── Passage shown ──

Tag Archives: China

When Real Monsters Attack

Satellite image of Melissa over Jamaica

“When I look at the cloud pattern, I will tell you as a meteorologist and professional – and a person – it is beautiful, but it is terrifying.  I know what is underneath those clouds.”

Sean Sublette, a meteorologist based in Virginia

Who needs ghosts and witches for Halloween when we have massive storm systems like Hurricane Melissa?  This past Tuesday, the 28th, Melissa plowed into Jamaica with 185-mph (298 kmh) winds.  It’s the first known Category 5 hurricane to hit Jamaica and most powerful since Gilbert in September 1988.  Gilbert held the record as the most powerful tropical storm system in recorded history, until Hurricane Patricia in the northwestern Pacific in October 2015.  Patricia produced 215-mph (346-kmh) winds and a surface pressure of 872 millibars (mb).  That pressure is the second lowest on record with Typhoon Tip producing 870 mb in October 1979.  (Tip boasted 190-mph winds.)

These storm systems – already the most powerful tempests on Earth – are getting worse.  In September 1995 Tropical Storm Opal developed in the Bay of Campeche and slammed into Florida’s west coast as a Category 4 hurricane.  It was the first time since U.S. meteorologists began naming these storms in 1953 that the Atlantic-Caribbean group reached the letter ‘O’.

That year, 1995, produced a total of 21 named systems; the greatest number since the 20 total systems (albeit unnamed) in the region in 1933.  All those records, however, shattered in 2005 when the Atlantic-Caribbean produced an unprecedented 28 tropical storm systems.  For the first time since 1953, meteorologists had to resort to the Greek alphabet for storm names.

The 2005 Atlantic-Caribbean hurricane system was most likely foretold in March 2004, when a squall nicknamed “Catarina” developed in the southwestern Atlantic and hit Brazil as what would be considered a Category 1 hurricane.  This was truly anomalous as full-fledged hurricanes rarely form in the Southern Atlantic because of cooler sea surface temperatures and strong vertical wind shear.

───
── Material provided ──

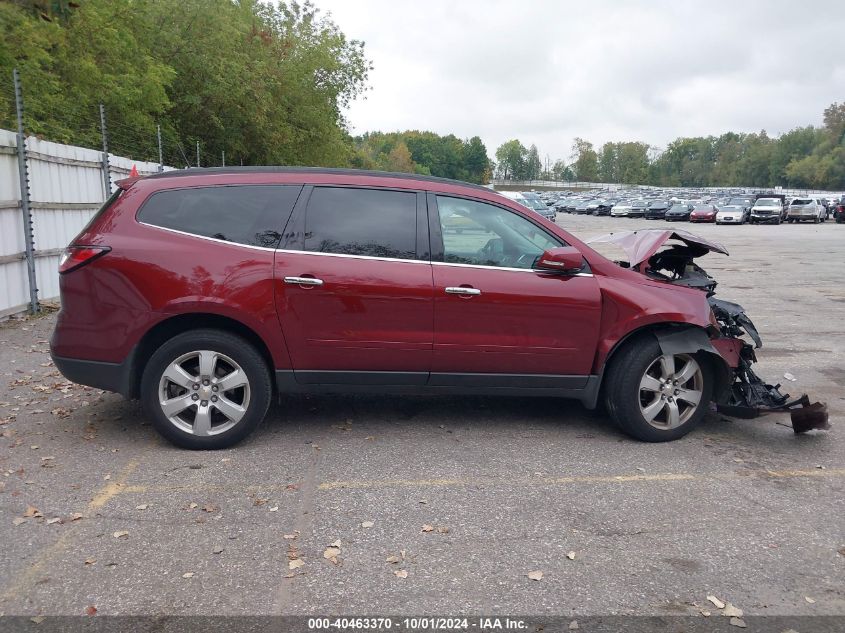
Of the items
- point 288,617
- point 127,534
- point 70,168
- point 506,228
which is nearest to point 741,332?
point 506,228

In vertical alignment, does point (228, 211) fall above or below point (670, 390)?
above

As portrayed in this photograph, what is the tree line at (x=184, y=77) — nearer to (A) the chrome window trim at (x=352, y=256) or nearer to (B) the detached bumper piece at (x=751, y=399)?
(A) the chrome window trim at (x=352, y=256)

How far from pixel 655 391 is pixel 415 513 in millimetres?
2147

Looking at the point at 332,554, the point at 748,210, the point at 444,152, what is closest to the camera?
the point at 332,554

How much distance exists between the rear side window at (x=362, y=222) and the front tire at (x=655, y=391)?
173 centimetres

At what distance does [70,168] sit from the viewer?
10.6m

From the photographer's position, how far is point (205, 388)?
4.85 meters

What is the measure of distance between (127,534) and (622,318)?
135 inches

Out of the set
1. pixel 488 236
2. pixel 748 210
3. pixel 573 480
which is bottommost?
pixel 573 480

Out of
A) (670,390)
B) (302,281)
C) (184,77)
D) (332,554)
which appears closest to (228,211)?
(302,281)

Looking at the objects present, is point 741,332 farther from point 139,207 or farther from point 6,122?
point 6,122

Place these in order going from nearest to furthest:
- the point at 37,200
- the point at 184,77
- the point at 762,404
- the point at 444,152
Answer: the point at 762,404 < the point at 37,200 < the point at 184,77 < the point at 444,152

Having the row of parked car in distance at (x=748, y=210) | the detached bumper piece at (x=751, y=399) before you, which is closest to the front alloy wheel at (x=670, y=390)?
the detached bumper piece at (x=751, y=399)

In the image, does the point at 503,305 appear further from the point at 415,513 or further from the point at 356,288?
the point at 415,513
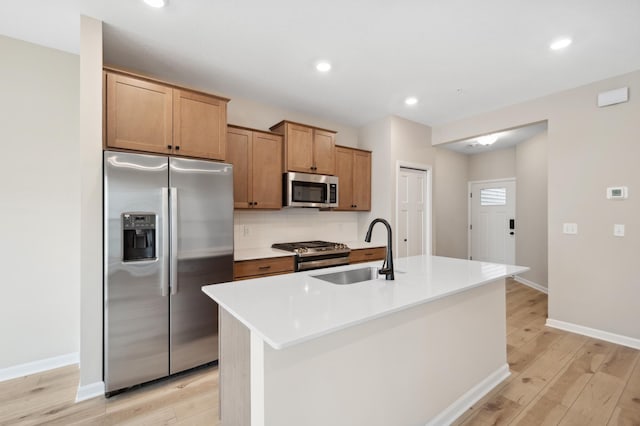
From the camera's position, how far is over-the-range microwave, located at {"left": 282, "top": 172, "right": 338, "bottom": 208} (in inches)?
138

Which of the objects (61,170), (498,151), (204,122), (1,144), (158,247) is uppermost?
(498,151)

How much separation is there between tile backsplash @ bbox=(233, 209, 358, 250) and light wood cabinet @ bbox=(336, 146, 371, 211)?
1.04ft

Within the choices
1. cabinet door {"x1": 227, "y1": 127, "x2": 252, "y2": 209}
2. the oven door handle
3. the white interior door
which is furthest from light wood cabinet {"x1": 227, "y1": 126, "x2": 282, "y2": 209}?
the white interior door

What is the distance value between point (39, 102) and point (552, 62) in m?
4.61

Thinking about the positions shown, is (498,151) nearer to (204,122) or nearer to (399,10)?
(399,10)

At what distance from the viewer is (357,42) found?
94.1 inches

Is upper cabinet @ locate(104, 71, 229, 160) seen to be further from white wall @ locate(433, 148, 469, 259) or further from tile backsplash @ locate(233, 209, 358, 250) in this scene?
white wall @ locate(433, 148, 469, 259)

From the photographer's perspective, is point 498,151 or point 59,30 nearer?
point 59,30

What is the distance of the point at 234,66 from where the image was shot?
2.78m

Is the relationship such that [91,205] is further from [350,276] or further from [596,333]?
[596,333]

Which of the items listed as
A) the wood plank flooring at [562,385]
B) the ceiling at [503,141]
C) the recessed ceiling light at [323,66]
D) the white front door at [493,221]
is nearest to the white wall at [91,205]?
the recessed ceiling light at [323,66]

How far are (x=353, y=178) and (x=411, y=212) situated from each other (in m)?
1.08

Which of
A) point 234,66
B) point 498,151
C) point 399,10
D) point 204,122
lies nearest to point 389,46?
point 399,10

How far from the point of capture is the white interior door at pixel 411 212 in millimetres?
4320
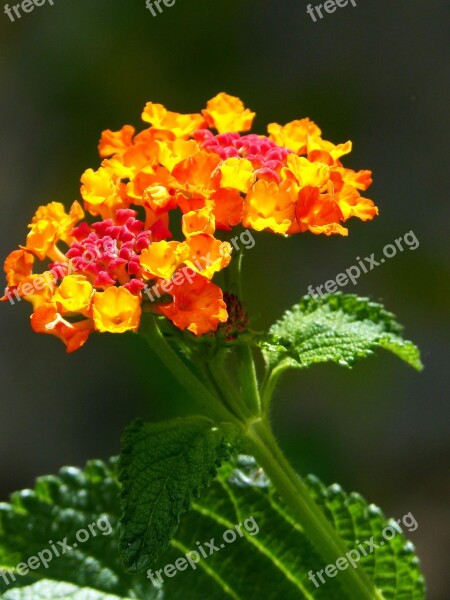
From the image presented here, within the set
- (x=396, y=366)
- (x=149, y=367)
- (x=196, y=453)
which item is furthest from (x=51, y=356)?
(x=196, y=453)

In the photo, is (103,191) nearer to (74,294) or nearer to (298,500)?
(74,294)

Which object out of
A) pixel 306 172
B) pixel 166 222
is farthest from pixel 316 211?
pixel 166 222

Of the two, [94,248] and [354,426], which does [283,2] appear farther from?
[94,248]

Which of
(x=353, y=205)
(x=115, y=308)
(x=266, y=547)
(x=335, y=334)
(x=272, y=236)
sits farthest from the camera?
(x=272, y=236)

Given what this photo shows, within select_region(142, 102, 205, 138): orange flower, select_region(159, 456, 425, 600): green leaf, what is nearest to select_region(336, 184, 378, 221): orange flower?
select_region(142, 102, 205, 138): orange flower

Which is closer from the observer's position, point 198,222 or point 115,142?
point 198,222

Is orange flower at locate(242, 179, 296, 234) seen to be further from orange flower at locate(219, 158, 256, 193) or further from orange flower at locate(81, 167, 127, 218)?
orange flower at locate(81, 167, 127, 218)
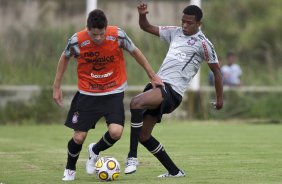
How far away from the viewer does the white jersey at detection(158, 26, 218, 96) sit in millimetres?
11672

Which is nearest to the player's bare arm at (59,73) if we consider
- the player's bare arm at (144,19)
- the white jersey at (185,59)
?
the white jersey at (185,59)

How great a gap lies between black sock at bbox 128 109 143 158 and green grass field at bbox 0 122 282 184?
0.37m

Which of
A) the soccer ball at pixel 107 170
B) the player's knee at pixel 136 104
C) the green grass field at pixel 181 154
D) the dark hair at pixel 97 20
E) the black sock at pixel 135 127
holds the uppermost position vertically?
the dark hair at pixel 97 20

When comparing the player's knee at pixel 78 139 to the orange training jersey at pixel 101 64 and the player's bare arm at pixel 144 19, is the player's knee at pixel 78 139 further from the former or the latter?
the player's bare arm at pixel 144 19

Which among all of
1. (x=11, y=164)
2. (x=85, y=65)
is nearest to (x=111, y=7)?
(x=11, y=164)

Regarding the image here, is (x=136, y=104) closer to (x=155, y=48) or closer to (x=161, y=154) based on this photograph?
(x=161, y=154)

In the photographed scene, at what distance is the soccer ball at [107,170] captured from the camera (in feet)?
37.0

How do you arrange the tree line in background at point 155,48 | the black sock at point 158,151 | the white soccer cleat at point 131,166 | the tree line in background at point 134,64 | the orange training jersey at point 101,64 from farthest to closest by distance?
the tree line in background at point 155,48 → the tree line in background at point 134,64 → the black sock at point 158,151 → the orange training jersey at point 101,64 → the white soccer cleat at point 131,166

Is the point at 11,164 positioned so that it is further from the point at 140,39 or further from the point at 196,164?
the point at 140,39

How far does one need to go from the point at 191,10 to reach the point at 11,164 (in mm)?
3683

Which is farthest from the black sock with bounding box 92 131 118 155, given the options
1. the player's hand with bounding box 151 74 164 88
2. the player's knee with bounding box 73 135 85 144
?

───

Task brief: In the passage on Hurricane Melissa, what system held the record for the lowest surface pressure, and what was that pressure?

Output of the exercise: Typhoon Tip, with 870 mb in October 1979.